WORK REQUIRED: Identify the line that contains "From the photo in front of us, of" in the material. Output it and every line after it, unchanged, through the end.
--- START RECORDS FOR THIS EXERCISE ---
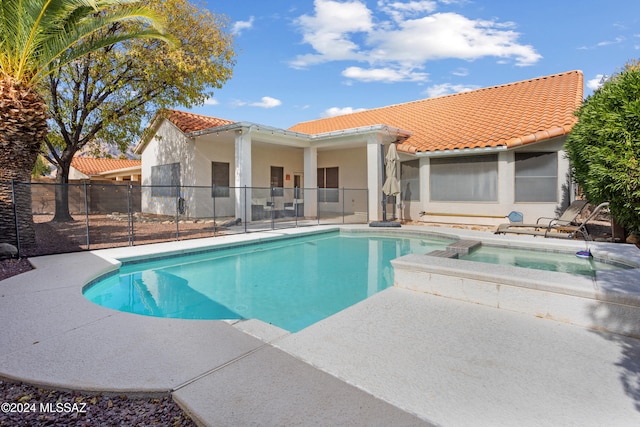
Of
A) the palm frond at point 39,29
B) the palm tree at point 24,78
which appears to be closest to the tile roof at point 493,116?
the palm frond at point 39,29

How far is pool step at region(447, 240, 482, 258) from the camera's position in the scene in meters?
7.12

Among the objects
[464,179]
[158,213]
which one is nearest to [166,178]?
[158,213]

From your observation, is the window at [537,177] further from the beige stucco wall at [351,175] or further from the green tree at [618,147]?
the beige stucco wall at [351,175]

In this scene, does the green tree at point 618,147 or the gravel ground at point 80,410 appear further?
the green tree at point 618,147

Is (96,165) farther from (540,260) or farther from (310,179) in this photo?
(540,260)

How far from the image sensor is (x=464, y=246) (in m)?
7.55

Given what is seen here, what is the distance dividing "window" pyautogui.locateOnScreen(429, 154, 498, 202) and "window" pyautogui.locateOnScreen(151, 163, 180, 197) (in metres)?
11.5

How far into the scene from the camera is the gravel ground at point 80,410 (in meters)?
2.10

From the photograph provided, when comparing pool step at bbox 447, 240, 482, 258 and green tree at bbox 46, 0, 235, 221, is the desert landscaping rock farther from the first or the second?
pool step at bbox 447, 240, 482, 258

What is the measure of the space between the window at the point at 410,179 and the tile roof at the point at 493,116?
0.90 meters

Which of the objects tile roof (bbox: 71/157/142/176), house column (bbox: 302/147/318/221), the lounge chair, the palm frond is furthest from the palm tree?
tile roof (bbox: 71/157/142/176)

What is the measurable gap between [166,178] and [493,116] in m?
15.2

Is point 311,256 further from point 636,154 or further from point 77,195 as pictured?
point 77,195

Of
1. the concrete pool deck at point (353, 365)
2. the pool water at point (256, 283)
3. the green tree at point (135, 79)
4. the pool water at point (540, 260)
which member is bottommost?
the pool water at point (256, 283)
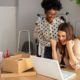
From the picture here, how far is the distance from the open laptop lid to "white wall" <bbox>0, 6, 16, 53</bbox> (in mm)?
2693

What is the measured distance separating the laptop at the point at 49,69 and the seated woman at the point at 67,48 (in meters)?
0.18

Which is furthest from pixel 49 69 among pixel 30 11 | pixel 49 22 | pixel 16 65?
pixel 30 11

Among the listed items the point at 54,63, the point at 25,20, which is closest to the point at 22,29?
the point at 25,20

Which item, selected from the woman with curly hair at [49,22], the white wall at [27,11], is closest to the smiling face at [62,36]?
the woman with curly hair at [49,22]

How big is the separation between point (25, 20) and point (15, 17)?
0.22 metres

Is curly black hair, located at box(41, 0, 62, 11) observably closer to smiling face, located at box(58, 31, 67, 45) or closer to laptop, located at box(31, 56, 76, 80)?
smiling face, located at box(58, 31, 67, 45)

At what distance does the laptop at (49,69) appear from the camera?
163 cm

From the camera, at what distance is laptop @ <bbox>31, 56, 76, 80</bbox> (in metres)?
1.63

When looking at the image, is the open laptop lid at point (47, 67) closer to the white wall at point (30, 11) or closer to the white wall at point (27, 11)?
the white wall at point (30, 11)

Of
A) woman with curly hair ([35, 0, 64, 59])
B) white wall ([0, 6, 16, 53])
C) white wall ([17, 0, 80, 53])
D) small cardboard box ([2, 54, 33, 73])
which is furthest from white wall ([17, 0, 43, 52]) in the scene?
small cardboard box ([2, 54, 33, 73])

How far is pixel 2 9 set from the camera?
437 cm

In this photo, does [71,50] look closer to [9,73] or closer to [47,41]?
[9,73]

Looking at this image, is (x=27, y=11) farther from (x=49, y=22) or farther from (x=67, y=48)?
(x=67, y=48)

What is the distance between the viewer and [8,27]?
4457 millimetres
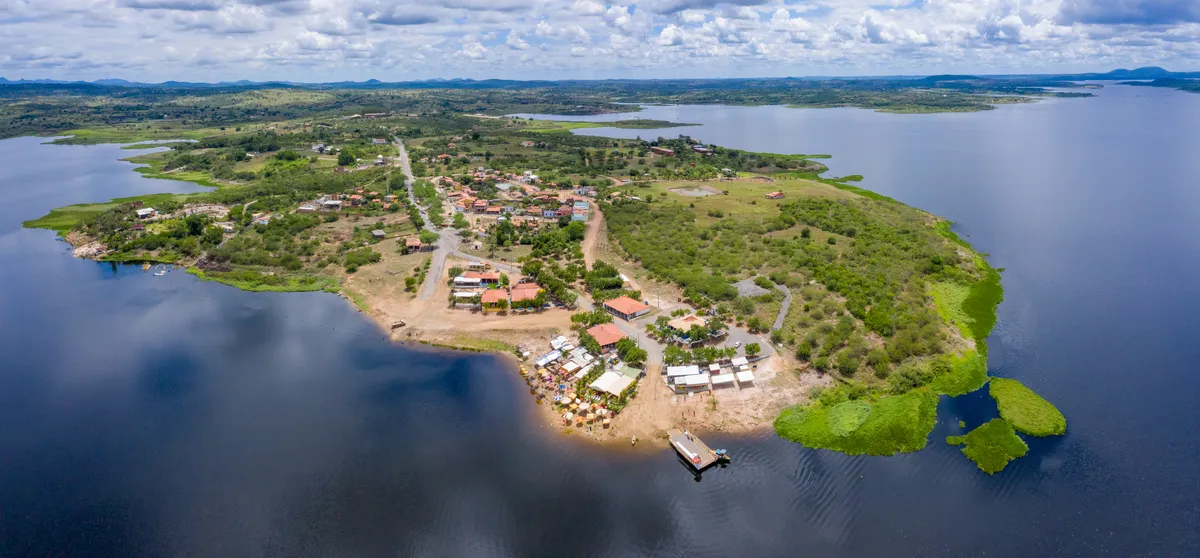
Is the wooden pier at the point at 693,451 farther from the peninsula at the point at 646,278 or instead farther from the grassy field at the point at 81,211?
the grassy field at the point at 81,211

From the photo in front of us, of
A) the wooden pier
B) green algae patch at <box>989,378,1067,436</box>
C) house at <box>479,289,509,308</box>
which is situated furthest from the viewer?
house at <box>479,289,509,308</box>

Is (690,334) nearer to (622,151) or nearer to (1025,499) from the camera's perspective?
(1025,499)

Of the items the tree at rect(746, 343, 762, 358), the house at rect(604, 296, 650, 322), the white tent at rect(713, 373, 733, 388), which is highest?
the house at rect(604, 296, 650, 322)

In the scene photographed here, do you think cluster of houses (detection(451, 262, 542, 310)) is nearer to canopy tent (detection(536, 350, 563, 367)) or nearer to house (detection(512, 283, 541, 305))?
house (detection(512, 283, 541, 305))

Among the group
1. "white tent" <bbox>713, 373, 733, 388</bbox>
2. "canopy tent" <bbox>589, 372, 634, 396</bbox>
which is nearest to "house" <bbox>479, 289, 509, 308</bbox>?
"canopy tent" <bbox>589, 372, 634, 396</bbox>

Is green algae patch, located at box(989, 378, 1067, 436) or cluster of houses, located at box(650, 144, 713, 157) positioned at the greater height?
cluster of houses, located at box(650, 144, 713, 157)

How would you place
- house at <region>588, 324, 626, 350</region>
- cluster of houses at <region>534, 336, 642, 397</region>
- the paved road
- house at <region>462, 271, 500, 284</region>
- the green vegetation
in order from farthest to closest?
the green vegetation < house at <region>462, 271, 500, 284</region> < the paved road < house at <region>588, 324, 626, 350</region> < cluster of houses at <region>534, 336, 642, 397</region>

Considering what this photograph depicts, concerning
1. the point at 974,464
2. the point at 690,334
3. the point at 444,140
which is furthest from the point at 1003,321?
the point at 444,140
--- END RECORDS FOR THIS EXERCISE ---
OUTPUT FOR THIS TASK:
From the photo in front of us, of
A) the wooden pier
B) green algae patch at <box>989,378,1067,436</box>
C) house at <box>479,289,509,308</box>
which is situated furthest from the viewer?
house at <box>479,289,509,308</box>

Is (690,334) nearer to (622,151) or nearer to (1025,499) from the camera's perspective?
(1025,499)

Of the items the tree at rect(746, 343, 762, 358), the house at rect(604, 296, 650, 322), the white tent at rect(713, 373, 733, 388), which is highest?
the house at rect(604, 296, 650, 322)

In the scene photographed here, do you think cluster of houses (detection(451, 262, 542, 310)) is nearer to canopy tent (detection(536, 350, 563, 367)) or nearer to house (detection(512, 283, 541, 305))?
house (detection(512, 283, 541, 305))

Among the group
1. "white tent" <bbox>713, 373, 733, 388</bbox>
2. "canopy tent" <bbox>589, 372, 634, 396</bbox>
which is nearest to "house" <bbox>479, 289, 509, 308</bbox>?
"canopy tent" <bbox>589, 372, 634, 396</bbox>

Is green algae patch, located at box(989, 378, 1067, 436) or cluster of houses, located at box(650, 144, 713, 157) positioned at the greater height?
cluster of houses, located at box(650, 144, 713, 157)

How would you place
- house at <region>588, 324, 626, 350</region>
- cluster of houses at <region>534, 336, 642, 397</region>
- the paved road
- house at <region>462, 271, 500, 284</region>
- the green vegetation
in order from farthest to closest?
the green vegetation < house at <region>462, 271, 500, 284</region> < the paved road < house at <region>588, 324, 626, 350</region> < cluster of houses at <region>534, 336, 642, 397</region>

Considering what this photograph depicts, concerning
1. the point at 974,464
2. the point at 690,334
3. the point at 444,140
which is furthest from the point at 1003,321?
the point at 444,140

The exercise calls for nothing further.